Biosphere? Cosmic rays??? Come again. Are you serious? Gumilev apparently was, and spent some time trying to prove his point, in the process alienating various members of the Soviet scientific community who decided that he was a bit of crackpot. It’s almost four years since I read his book, so I can’t remember all the details and may be getting part of this wrong, but as I recall it the idea was basically that occasionally high periods of cosmic radiation produce an excess of energy which activates the disposition to passionarity, inducing the passionate people to go and do their thing and so push the ethnos into its period of expansion. Over time, though, the passionarity weakens and so the ethnos loses steam and goes into decline. The overall process lasts (as in Leontyev’s scheme) about 1,000 years.
What’s the evidence for this? Therein, lies a problem. As far as I can see, there isn’t any. When Gumilev submitted Ethnogenesis and the Biosphere for a doctoral degree, the examining committee was, to say the least, not too impressed by his logic, and threw the thesis out.
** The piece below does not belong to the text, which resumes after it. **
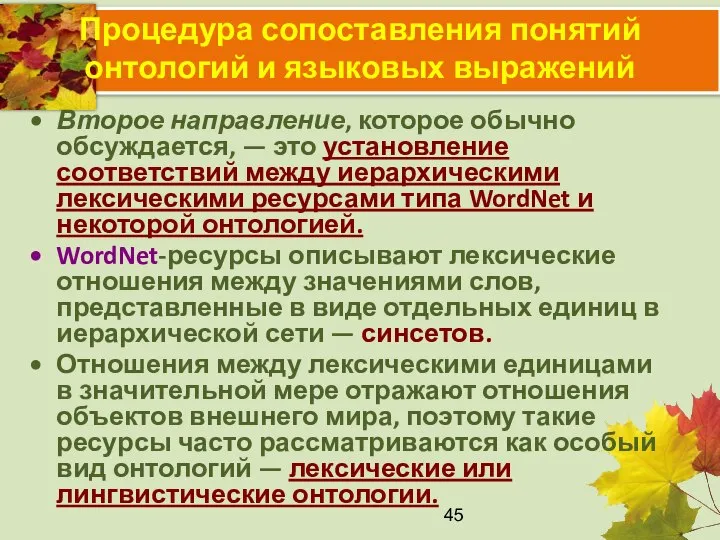 Процедура сопоставления понятий онтологий и языковых выражений

• Второе направление, которое обычно обсуждается, — это установление соответствий между иерархическими лексическими ресурсами типа WordNet и некоторой онтологией.

• WordNet-ресурсы описывают лексические отношения между значениями слов, представленные в виде отдельных единиц в иерархической сети — синсетов.

• Отношения между лексическими единицами в значительной мере отражают отношения объектов внешнего мира, поэтому такие ресурсы часто рассматриваются как особый вид онтологий — лексические или лингвистические онтологии.

45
I can’t say that I blame them.
In a book on Eurasianism, British journalist Charles Clover cites another Soviet ethnographer Sergei Cheshko, who I think put it very well.
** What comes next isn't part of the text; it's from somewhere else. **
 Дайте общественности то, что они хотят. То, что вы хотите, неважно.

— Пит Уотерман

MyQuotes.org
Gumilev’s whole conception was basically poetry. Maybe he inherited this from his father [poet Nikolai Gumilev], but it was very effective. … Gumilev was fun. It was utter, unprovable nonsense, but it was good to read. Like a novel.
“Utter unprovable nonsense’ – I think sums it up neatly. Unsurprisingly, the theory has completely failed to take off outside of Russia and Kazakhstan, and I don’t think that’s just because Westerners are ignorant of Russian philosophy. In Russia, though, as Putin’s comments show, it’s proven remarkably popular. I can’t say that I know why, but I suspect that those who babble on about passionarity don’t swallow the whole ethnogenesis theory lock, stock, and barrel, even if they know it, which they probably don’t.
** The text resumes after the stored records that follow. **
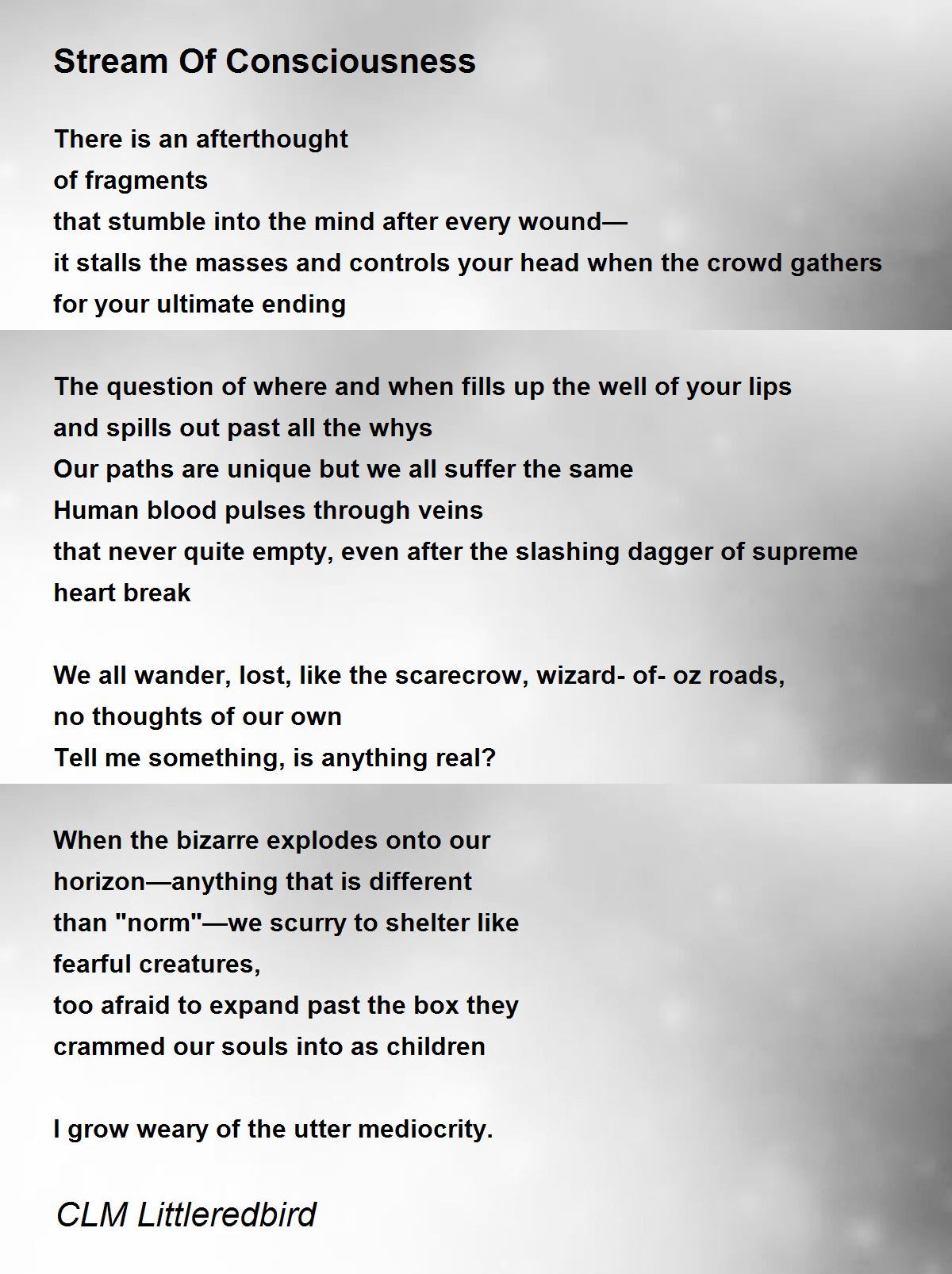 Stream Of Consciousness

There is an afterthought
of fragments
that stumble into the mind after every wound—
it stalls the masses and controls your head when the crowd gathers
for your ultimate ending

The question of where and when fills up the well of your lips
and spills out past all the whys
Our paths are unique but we all suffer the same
Human blood pulses through veins
that never quite empty, even after the slashing dagger of supreme
heart break

We all wander, lost, like the scarecrow, wizard- of- oz roads,
no thoughts of our own
Tell me something, is anything real?

When the bizarre explodes onto our
horizon—anything that is different
than "norm"—we scurry to shelter like
fearful creatures,
too afraid to expand past the box they
crammed our souls into as children

I grow weary of the utter mediocrity.

CLM Littleredbird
And that’s just as well, because if they did, they’d soon experience some cognitive dissonance. Putin says that Russia is a young country, but in the past he’s cited the conversion of St Vladimir in 988 AD as one of the key moments in Russian history. That makes Russia over 1,000 years old, which coincidentally, according to the Leontyev-Gumilev schematic, is pretty much the end of the civilizational life cycle. So, if you’re really going to say you believe in this stuff, you’d have to conclude not that Russia is young, but rather that it’s pretty much at death’s door. Russians should consider themselves lucky that it’s all hocus pocus.